Last updated Nov 29, 2025
aitechscience
Within the next hardware generation or so (on the order of a few years from 2023), training new foundation or near‑foundation AI models will commonly take on the order of weeks rather than many months.
So to your point, this thing is going to be like people will be training models in weeks.
Explanation

Evidence on training times is mixed and depends heavily on what counts as a “foundation or near‑foundation” model and what “commonly” means.

1. Large frontier models still often take on the order of a few months

  • A 2024 survey table of major models estimates wall‑clock training times of about 95 days for GPT‑4 and 100 days for Gemini, i.e., roughly 3+ months, even on very large GPU/TPU clusters. These are canonical frontier‑level foundation models. (aimodels.fyi)
  • Meta’s open frontier‑scale model Llama‑3.1 405B reportedly used over 16,000 H100 GPUs and around 30.84 million GPU‑hours. Given that GPU count, this implies a wall‑clock of roughly 80 days (~11–12 weeks), again on the order of several months rather than just a few weeks. (venturebeat.com)
  • A 2025 overview article notes that training large LLMs like GPT‑4 still requires vast energy and that training “can take weeks or months,” not clearly showing a decisive shift away from multi‑month runs for the biggest models. (livescience.com)

These data suggest that for the largest, GPT‑4/5‑class and Gemini‑class models, training remains in the multi‑month regime, not clearly reduced to just a few weeks.

2. Many sizable models do train in weeks – but that was already true before 2023

  • The same training‑cost table lists GPT‑3 at ~15 days, Llama‑1 at ~21 days, and Llama‑2 at ~35 days, all trained on large A100/V100 clusters. (aimodels.fyi)
  • Newer, mid‑scale models also hit short times: e.g., the 1.5‑Pints LLM (a from‑scratch pre‑train, not just a tiny toy model) was trained in 9 days while matching or beating other small LLMs, explicitly advertised as “pretraining in days, not months.” (arxiv.org)
  • Numerous domain‑specific foundation models (e.g., medical and retinal imaging foundations) emphasize orders‑of‑magnitude compute reductions and training costs <~$100, implicitly corresponding to runs well under a month on modest clusters. (arxiv.org)

So training substantial but not frontier‑scale models in one to several weeks is already feasible and demonstrated, but that was true around GPT‑3 / early LLaMA as well, i.e., before the 2023 podcast date.

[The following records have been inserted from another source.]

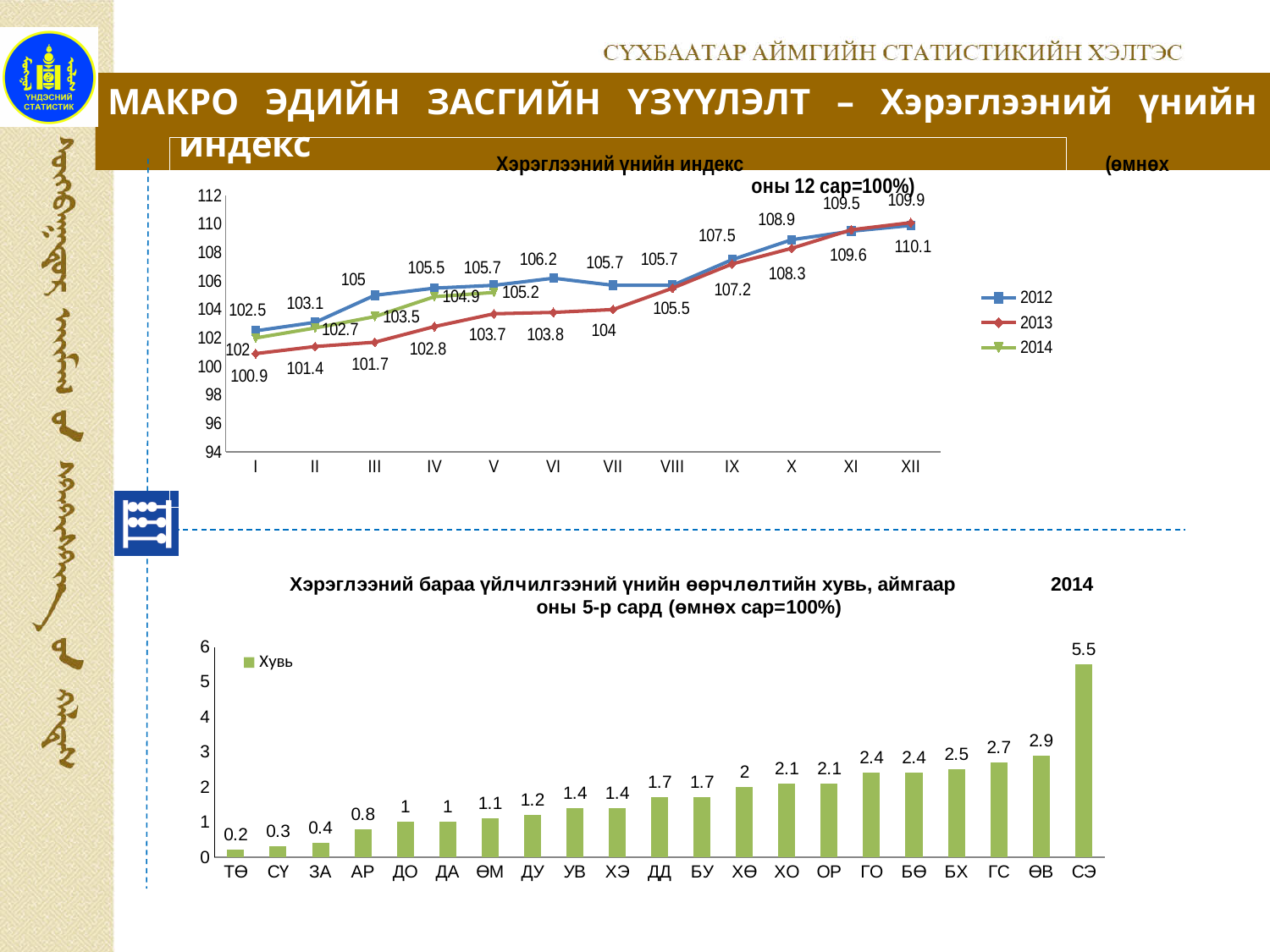
What kind of chart is the bottom chart? bar chart In the top line chart, what is the value for the 2012 series in month VI? 106.2 In the top line chart, does the 2013 series generally rise or fall from month I to month XII? rise In the top line chart, what is the value for the 2014 series in month V? 105.2 In the bottom chart, what is the value for ГС? 2.7 In the bottom chart, which category has the lowest value? ТӨ In the bottom chart, how many categories are shown on the x axis? 21 In the top line chart, what is the value for the 2013 series in month XII? 110.1 In the bottom chart, what is the difference between the values for СЭ and ӨВ? 2.6 In the top line chart, how many series does the legend list? 3 In the bottom chart, which category has the highest value? СЭ In the top line chart, what is the difference between the 2012 and 2013 values in month I? 1.6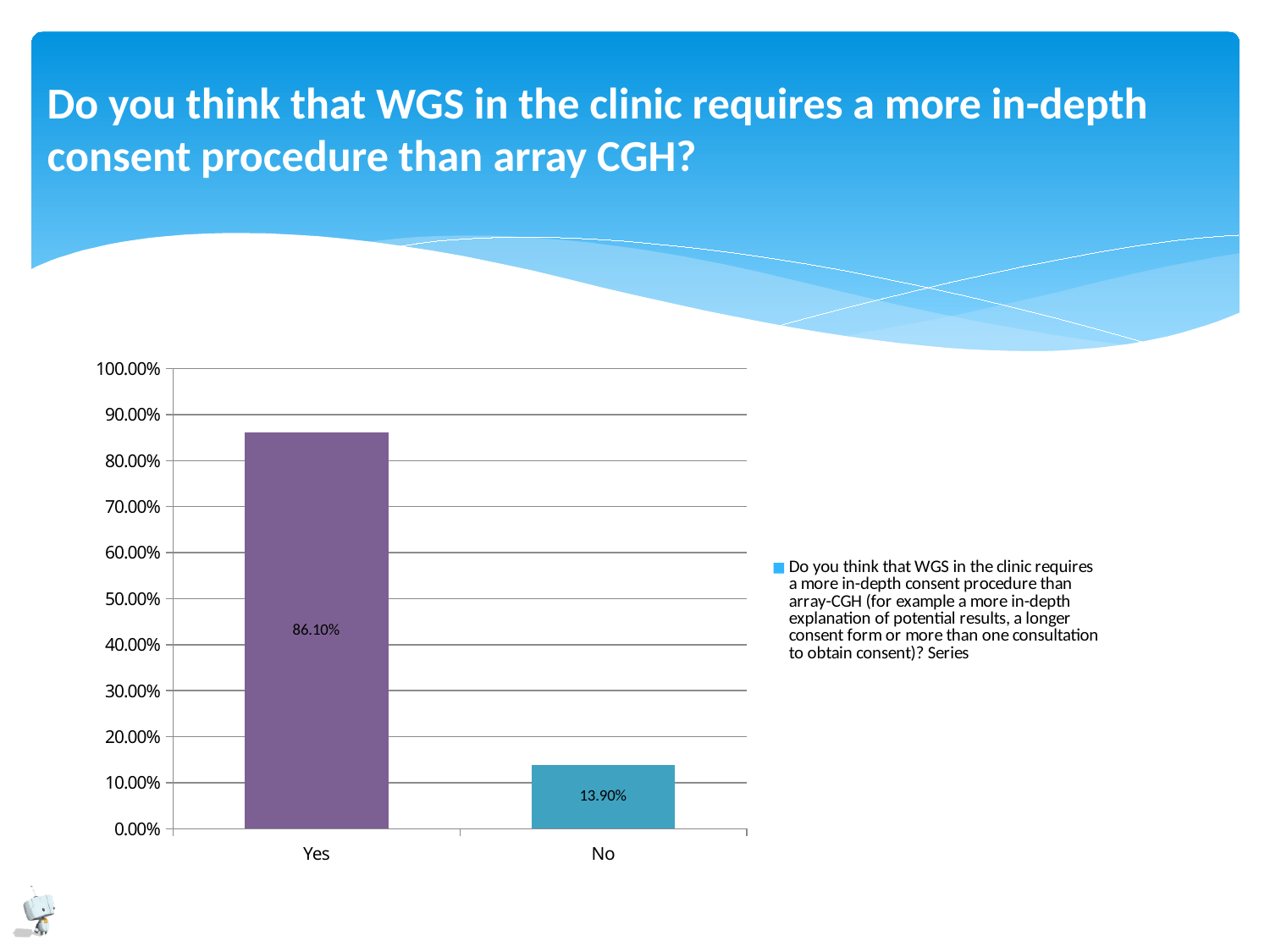
Which category has the highest value? Yes What kind of chart is shown on the slide? bar chart Which category has the lowest value? No What is the highest value shown on the y axis? 100.00% What is the value for No? 13.90% How many categories are shown on the x axis? 2 What is the value for Yes? 86.10% Which is larger, the value for Yes or the value for No? Yes What is the difference between the values for Yes and No? 72.20% Is the value for No greater or less than 20.00%? less Is the value for Yes greater or less than 80.00%? greater How many series does the legend list? 1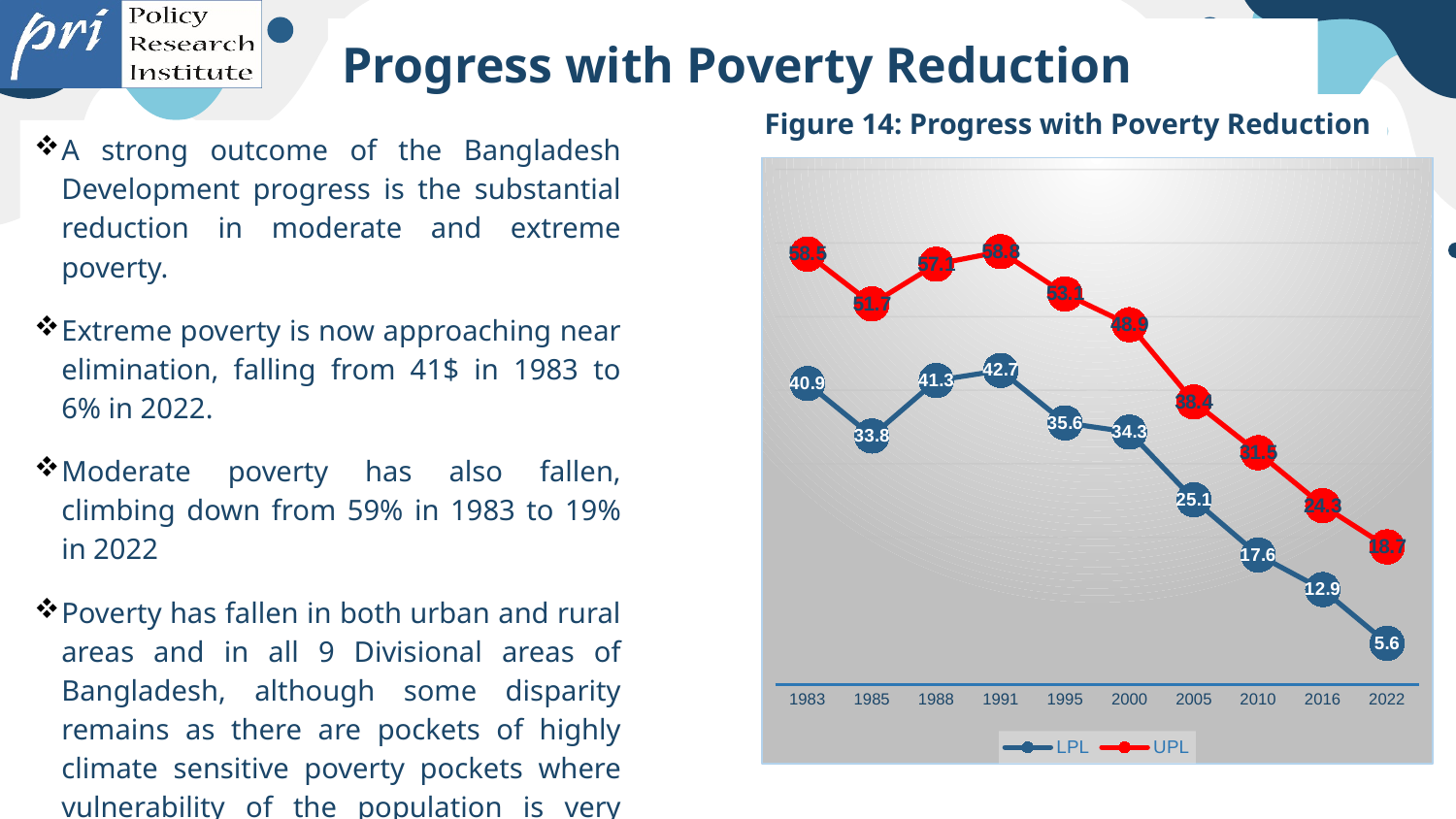
In which year is the LPL series at its highest? 1991 By how much did the LPL value fall from 2010 to 2016? 4.7 What is the UPL value for 2022? 18.7 How many series does the legend list? 2 What is the difference between the UPL and LPL values in 2022? 13.1 What is the UPL value for 2000? 48.9 What is the LPL value for 1991? 42.7 What is the LPL value for 2022? 5.6 What kind of chart is Figure 14? Line chart Which is larger, the UPL value in 1983 or the UPL value in 1991? 1991 In which year is the UPL series at its lowest? 2022 How many years are plotted on the x axis? 10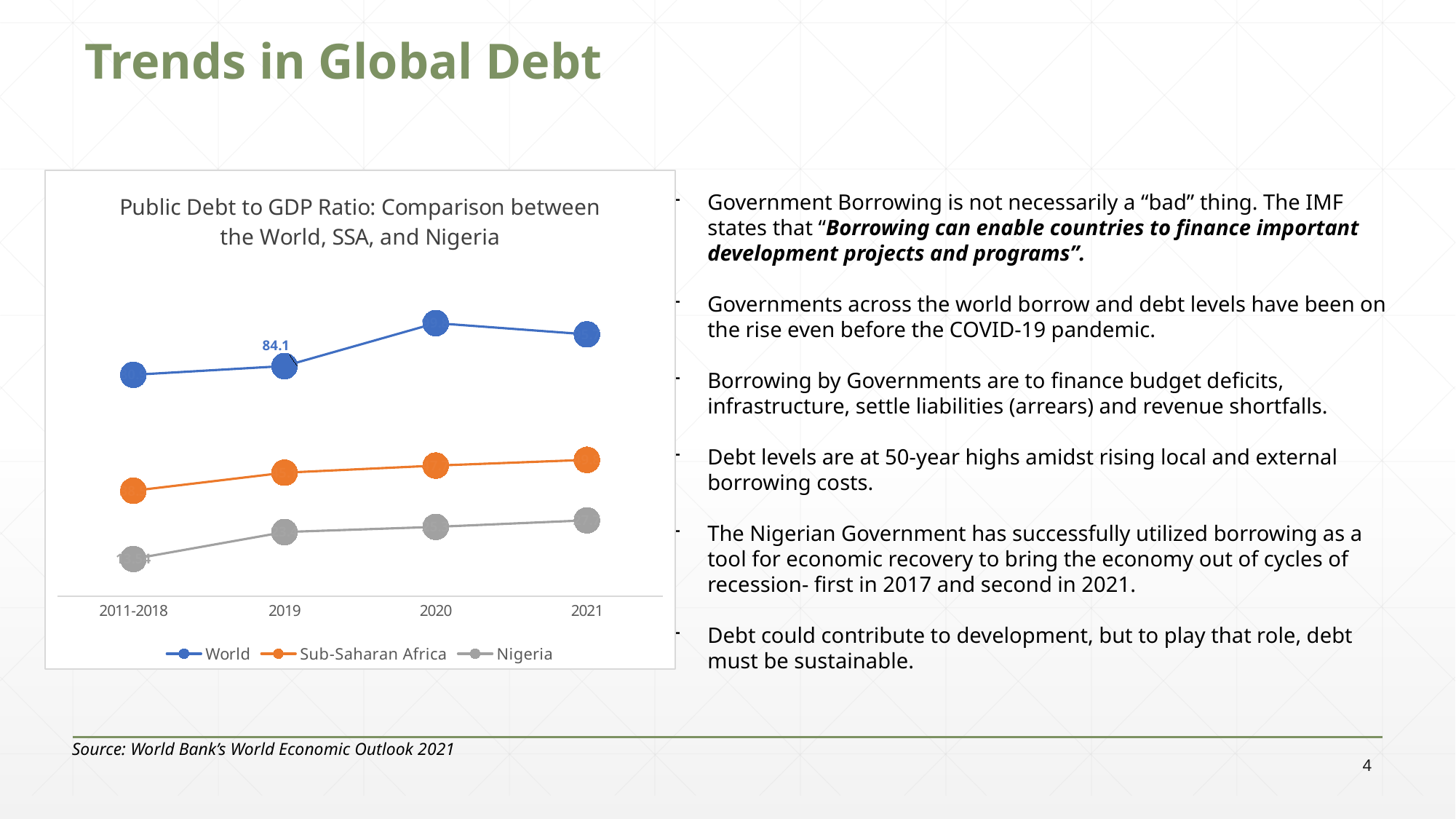
In 2021, which is larger: the Sub-Saharan Africa value or the Nigeria value? Sub-Saharan Africa Does the Sub-Saharan Africa series rise or fall from 2011-2018 to 2021? Rise How many points along the x axis does each series have? 4 Which series is drawn in orange? Sub-Saharan Africa In which period is the Nigeria series at its lowest? 2011-2018 In 2020, which is larger: the World value or the Nigeria value? World What kind of chart is shown on the slide? Line chart How many series does the chart's legend list? 3 What is the title of the chart? Public Debt to GDP Ratio: Comparison between the World, SSA, and Nigeria What is the World public debt to GDP ratio shown for 2019? 84.1 In which period is the World series at its highest? 2020 Does the World series rise or fall from 2020 to 2021? Fall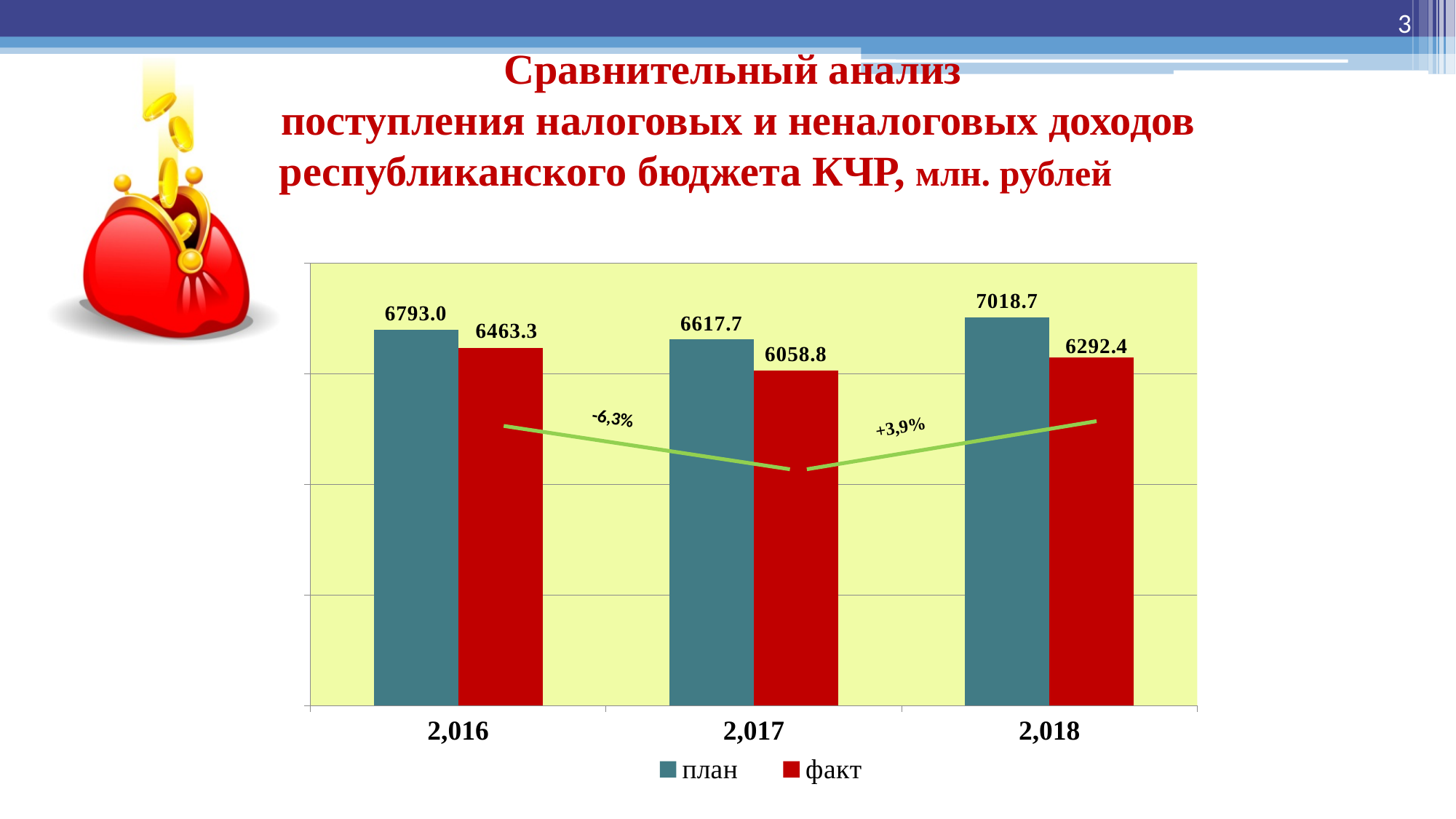
What is the difference between план and факт for 2,018? 726.3 What is the value of факт for 2,018? 6292.4 How many series does the legend list? 2 What is the value of план for 2,018? 7018.7 How many years are shown on the x axis? 3 Which is larger for 2,017: план or факт? план What is the value of план for 2,016? 6793.0 What kind of chart is shown on the slide? bar chart In which year is the факт value lowest? 2,017 In which year is the план value highest? 2,018 What is the difference between план and факт for 2,016? 329.7 What is the value of факт for 2,017? 6058.8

3. Why the prediction is hard to score cleanly

  • The normalized prediction says that within the next hardware generation (~a few years), training new foundation / near‑foundation models will commonly take weeks rather than many months.
  • In practice, the largest and most important frontier models in 2024–2025 still cluster around ~2–3+ months of training, not a clear collapse to <~4 weeks. (aimodels.fyi)
  • At the same time, a substantial number of non‑frontier but still serious foundation‑style models now train in under a few weeks, yet this was already happening (GPT‑3, LLaMA‑1) before the prediction. The mix of weeks vs. months for different scales and use cases looks broadly continuous from 2020–2025 rather than showing a decisive industry‑wide transition.
  • Terms like “near‑foundation” and “commonly” are not precisely defined: if one restricts to GPT‑4/5‑class frontier models, the prediction looks mostly wrong; if one includes a broad class of mid‑sized open models and sector‑specific foundations, it looks plausibly right but not meaningfully new.

Because:

  • There is no sharp, widely‑acknowledged shift from “many months” to “weeks” for the top foundation models, yet
  • Weeks‑scale training is demonstrably common for many significant models, but already was pre‑2023, and
  • The claim’s key qualifiers ("commonly", "near‑foundation", "many months") are too vague to pin down a clear pass/fail,

the outcome cannot be determined cleanly as simply right or wrong. Hence the prediction is best classified as ambiguous.